──────── Entradas para procesar

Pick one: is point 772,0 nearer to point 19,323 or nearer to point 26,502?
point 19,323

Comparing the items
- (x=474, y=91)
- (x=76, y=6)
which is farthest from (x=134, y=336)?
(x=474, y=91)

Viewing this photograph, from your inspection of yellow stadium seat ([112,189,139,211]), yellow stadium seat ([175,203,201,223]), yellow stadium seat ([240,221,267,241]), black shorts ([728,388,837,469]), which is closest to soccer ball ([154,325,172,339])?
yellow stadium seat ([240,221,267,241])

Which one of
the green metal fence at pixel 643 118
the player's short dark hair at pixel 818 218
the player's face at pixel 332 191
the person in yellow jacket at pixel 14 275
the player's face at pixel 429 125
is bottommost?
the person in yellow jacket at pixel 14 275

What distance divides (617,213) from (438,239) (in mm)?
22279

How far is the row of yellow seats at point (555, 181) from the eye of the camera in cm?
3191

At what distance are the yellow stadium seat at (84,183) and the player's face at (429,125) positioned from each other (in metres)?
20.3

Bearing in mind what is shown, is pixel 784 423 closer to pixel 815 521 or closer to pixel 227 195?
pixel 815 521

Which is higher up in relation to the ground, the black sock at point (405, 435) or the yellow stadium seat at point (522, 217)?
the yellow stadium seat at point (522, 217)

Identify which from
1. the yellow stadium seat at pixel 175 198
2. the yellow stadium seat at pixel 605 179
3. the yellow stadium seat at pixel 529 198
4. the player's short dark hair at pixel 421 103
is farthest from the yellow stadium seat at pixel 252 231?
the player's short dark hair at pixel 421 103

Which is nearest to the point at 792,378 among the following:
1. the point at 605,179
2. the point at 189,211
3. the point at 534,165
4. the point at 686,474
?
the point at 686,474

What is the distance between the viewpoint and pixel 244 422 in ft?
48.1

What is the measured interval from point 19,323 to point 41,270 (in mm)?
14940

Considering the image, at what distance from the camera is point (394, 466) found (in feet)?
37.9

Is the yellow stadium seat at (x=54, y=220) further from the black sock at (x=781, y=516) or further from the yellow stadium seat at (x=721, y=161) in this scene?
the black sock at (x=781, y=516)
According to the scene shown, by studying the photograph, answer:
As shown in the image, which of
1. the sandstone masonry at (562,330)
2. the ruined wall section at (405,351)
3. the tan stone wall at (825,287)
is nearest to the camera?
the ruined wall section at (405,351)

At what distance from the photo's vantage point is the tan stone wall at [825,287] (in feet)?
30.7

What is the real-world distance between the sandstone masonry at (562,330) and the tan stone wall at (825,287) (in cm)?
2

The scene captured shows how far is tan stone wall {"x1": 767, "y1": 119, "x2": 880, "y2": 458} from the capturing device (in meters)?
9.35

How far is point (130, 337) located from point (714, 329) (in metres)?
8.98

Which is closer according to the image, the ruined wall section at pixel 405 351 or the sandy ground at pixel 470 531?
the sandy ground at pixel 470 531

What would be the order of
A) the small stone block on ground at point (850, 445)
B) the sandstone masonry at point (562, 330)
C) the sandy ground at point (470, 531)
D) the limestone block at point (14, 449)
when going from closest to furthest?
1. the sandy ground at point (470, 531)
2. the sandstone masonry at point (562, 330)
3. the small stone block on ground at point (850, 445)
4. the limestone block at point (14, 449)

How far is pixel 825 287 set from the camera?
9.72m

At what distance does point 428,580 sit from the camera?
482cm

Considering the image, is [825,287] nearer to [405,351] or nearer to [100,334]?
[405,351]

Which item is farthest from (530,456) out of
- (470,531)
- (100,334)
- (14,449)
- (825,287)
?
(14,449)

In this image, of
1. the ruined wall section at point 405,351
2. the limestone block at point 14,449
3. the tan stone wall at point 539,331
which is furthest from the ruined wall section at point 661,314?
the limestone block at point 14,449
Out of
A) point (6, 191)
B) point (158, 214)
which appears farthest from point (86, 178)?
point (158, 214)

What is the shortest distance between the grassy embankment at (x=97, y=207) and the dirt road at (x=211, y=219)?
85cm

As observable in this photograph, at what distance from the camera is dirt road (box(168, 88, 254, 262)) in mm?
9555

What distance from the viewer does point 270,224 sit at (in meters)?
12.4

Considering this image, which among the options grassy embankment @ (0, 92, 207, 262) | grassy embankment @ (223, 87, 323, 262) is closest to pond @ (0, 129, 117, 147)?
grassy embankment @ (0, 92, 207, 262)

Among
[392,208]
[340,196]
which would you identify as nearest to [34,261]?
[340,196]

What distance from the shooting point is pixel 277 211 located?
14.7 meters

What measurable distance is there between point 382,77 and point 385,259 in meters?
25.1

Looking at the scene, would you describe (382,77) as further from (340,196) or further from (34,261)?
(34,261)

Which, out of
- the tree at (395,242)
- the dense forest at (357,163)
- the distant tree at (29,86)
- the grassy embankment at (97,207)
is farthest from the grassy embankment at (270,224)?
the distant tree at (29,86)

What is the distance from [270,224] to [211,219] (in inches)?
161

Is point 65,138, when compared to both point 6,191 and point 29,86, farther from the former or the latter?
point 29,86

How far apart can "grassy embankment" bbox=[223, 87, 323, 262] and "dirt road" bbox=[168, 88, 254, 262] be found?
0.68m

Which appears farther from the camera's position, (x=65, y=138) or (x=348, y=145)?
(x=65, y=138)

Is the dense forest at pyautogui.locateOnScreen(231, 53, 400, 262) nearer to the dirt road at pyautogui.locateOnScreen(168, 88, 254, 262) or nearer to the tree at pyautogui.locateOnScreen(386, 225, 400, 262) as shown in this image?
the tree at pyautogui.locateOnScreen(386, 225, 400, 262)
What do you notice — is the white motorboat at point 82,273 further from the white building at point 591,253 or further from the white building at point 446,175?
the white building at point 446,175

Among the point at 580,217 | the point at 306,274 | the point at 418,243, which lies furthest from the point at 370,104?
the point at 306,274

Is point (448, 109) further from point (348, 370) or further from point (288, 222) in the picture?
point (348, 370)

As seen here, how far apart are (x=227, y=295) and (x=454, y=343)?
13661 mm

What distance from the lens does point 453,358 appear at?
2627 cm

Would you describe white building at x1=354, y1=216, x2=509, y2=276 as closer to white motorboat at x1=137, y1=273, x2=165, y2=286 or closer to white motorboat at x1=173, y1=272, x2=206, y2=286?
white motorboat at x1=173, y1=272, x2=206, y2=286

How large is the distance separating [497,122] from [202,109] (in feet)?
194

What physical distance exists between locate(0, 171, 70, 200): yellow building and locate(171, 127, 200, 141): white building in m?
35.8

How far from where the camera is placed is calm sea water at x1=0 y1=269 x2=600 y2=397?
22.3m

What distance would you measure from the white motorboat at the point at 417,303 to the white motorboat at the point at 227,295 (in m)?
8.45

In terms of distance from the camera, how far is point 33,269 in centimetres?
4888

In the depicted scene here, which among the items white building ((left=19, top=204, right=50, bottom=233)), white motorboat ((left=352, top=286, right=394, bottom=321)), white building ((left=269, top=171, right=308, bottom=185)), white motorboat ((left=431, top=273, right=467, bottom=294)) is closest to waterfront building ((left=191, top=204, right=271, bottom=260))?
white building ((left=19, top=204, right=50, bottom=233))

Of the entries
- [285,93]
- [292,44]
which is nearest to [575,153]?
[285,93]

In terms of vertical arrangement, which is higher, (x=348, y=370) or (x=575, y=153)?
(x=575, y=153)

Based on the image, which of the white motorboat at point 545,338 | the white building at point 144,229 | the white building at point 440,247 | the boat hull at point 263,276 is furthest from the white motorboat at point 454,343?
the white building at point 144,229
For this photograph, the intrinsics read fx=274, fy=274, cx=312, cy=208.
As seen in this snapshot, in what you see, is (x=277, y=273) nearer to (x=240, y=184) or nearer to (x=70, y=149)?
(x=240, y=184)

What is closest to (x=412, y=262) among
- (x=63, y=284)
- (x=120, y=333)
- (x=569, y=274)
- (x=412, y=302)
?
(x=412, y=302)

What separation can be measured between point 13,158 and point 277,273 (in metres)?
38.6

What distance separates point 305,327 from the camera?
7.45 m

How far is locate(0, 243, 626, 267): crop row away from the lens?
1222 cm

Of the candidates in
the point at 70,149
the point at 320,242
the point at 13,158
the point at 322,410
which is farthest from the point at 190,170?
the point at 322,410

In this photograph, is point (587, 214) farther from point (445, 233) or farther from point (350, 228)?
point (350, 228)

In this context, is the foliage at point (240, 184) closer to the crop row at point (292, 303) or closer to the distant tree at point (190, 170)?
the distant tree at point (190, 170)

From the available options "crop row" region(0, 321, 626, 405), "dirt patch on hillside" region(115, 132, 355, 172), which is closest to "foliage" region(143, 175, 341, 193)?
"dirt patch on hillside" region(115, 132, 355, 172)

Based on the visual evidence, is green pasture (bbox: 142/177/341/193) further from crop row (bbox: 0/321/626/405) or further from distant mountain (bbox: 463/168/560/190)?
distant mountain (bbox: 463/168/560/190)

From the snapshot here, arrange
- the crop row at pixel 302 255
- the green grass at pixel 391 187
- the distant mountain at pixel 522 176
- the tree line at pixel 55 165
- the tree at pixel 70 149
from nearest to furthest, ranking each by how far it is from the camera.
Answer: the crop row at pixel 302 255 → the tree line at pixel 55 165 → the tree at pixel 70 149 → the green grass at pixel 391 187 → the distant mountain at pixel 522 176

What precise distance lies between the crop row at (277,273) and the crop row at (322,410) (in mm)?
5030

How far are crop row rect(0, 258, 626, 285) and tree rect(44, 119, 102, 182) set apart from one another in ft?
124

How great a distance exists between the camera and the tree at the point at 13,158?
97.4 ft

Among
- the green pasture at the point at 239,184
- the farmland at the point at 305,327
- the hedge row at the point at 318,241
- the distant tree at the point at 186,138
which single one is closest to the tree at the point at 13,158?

────────────────

Sustituye "farmland" por "cropland" en las líneas que empiezan en la que contiene "From the snapshot here, arrange" y terminan al final de las entradas, y reproduce ese tramo sin ningún otro cambio.

From the snapshot here, arrange
- the crop row at pixel 302 255
- the green grass at pixel 391 187
- the distant mountain at pixel 522 176
- the tree line at pixel 55 165
- the tree at pixel 70 149
from nearest to furthest, ranking each by how far it is from the camera.
Answer: the crop row at pixel 302 255 → the tree line at pixel 55 165 → the tree at pixel 70 149 → the green grass at pixel 391 187 → the distant mountain at pixel 522 176

What precise distance lies between the crop row at (277,273) and the crop row at (322,410) (in mm)?
5030

How far are crop row rect(0, 258, 626, 285) and tree rect(44, 119, 102, 182) set apart from one another in ft?
124

How great a distance exists between the camera and the tree at the point at 13,158?
97.4 ft

Among
- the green pasture at the point at 239,184
- the cropland at the point at 305,327
- the hedge row at the point at 318,241
- the distant tree at the point at 186,138
which single one is closest to the tree at the point at 13,158?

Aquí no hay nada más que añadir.